Low Temperature Hydrophilic SiC Wafer Level Direct Bonding for Ultrahigh-Voltage Device Applications

SiC direct bonding using O(2) plasma activation is investigated in this work. SiC substrate and n(−) SiC epitaxy growth layer are activated with an optimized duration of 60s and power of the oxygen ion beam source at 20 W. After O(2) plasma activation, both the SiC substrate and n(−) SiC epitaxy growth layer present a sufficient hydrophilic surface for bonding. The two 4-inch wafers are prebonded at room temperature followed by an annealing process in an atmospheric N(2) ambient for 3 h at 300 °C. The scanning results obtained by C-mode scanning acoustic microscopy (C-SAM) shows a high bonding uniformity. The bonding strength of 1473 mJ/m(2) is achieved.
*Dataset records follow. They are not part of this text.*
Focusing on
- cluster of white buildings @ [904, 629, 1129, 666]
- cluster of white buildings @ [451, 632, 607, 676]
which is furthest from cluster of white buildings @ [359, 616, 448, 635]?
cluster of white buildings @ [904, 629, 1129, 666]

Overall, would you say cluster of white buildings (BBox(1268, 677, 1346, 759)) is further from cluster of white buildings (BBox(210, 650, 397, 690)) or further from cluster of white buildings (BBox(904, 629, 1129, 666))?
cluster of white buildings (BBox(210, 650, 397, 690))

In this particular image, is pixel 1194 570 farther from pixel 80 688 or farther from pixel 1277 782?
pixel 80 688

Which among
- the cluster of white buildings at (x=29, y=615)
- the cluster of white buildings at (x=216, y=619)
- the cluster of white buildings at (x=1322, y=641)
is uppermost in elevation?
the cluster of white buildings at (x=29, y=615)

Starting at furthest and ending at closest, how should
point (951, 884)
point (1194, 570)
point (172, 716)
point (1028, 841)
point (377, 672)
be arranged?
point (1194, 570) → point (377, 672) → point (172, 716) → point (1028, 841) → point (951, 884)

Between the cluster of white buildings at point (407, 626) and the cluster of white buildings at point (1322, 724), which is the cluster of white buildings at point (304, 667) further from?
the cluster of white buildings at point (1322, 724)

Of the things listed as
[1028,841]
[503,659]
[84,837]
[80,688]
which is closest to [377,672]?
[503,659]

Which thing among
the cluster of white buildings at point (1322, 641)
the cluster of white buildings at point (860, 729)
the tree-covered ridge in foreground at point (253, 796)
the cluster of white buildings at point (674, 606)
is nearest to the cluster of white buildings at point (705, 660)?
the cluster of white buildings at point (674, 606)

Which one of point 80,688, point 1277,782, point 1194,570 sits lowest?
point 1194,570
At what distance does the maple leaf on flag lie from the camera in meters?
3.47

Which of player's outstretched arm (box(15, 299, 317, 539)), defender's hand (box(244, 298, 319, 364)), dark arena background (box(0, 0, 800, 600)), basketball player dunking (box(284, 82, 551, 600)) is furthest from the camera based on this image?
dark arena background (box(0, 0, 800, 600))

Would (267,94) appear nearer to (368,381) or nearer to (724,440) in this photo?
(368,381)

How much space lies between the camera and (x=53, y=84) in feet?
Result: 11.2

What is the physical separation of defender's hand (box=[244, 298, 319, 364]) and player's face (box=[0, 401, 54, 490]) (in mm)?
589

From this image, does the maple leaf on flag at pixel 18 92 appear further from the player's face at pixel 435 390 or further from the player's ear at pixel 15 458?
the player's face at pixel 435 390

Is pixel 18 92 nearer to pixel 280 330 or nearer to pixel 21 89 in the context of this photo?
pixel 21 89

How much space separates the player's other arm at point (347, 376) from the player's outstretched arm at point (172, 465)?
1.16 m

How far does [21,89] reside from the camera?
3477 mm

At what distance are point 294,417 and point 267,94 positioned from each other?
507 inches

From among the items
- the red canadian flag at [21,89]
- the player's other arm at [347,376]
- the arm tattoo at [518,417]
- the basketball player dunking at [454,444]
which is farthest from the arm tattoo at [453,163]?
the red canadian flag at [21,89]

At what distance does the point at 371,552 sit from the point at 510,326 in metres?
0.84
The bonding mechanisms are investigated through interface analysis by transmission electron microscopy (TEM) and energy dispersive X-ray spectroscopy (EDX). Oxygen is found between the two interfaces, which indicates Si–O and C–O are formed at the bonding interface. However, a C-rich area is also detected at the bonding interface, which reveals the formation of C-C bonds in the activated SiC surface layer. These results show the potential of low cost and efficient surface activation method for SiC direct bonding for ultrahigh-voltage devices applications.